Look through the entries that follow and return each line that has the string "When".
· · · · ·
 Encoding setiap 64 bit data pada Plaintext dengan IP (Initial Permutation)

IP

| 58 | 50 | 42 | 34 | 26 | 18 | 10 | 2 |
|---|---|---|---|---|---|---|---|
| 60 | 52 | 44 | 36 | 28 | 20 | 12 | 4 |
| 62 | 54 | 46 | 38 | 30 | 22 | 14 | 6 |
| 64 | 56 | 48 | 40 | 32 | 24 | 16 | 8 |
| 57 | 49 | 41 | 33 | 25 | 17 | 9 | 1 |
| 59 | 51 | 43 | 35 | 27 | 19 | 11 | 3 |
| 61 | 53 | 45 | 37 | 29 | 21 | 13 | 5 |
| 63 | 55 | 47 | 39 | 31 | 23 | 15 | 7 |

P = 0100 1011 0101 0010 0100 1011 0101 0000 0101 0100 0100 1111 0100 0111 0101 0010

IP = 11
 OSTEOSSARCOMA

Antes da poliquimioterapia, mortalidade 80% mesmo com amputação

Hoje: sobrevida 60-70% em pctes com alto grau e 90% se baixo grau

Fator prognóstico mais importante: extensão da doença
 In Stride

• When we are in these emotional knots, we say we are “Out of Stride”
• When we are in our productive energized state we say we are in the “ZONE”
· · · · ·
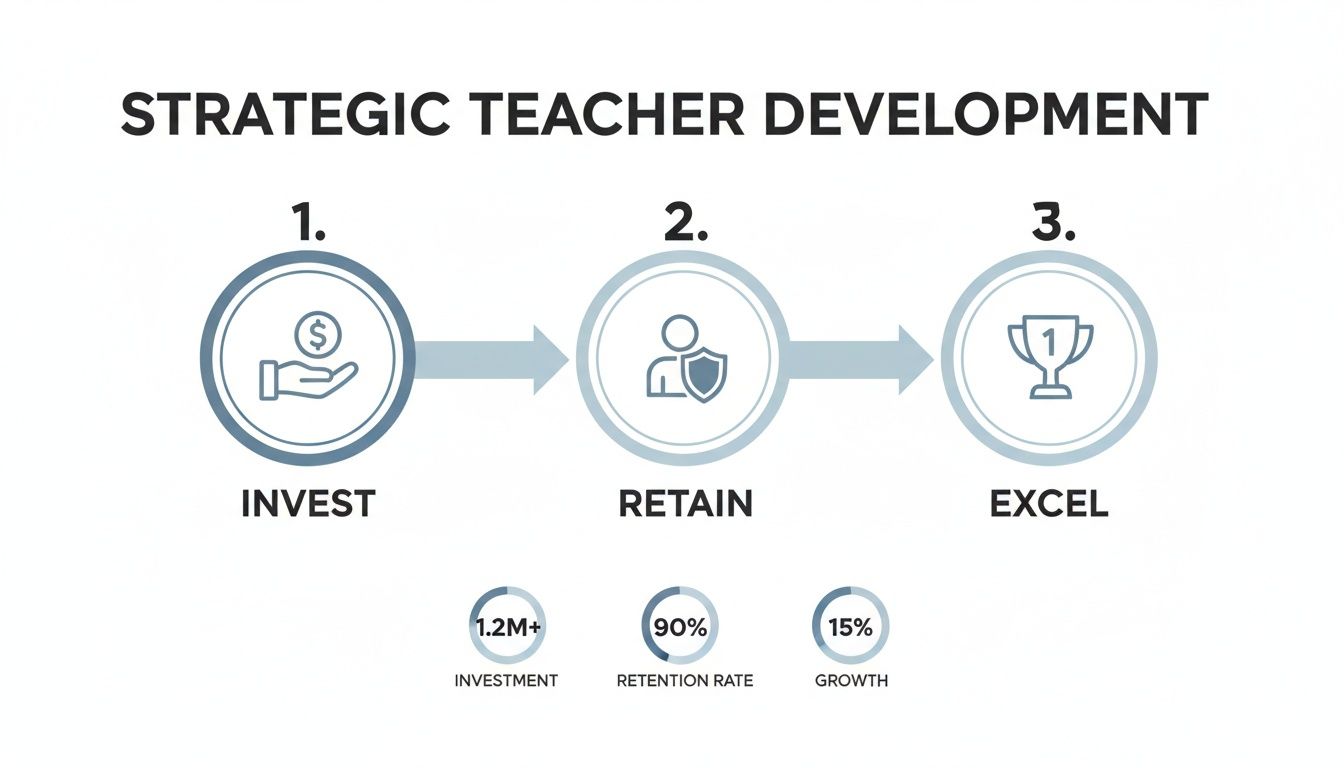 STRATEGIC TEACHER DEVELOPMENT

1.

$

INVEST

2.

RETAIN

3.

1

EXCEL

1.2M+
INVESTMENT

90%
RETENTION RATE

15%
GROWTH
· · · · ·
EXPECTED ANSWER ▸
• When we are in these emotional knots, we say we are “Out of Stride”
• When we are in our productive energized state we say we are in the “ZONE”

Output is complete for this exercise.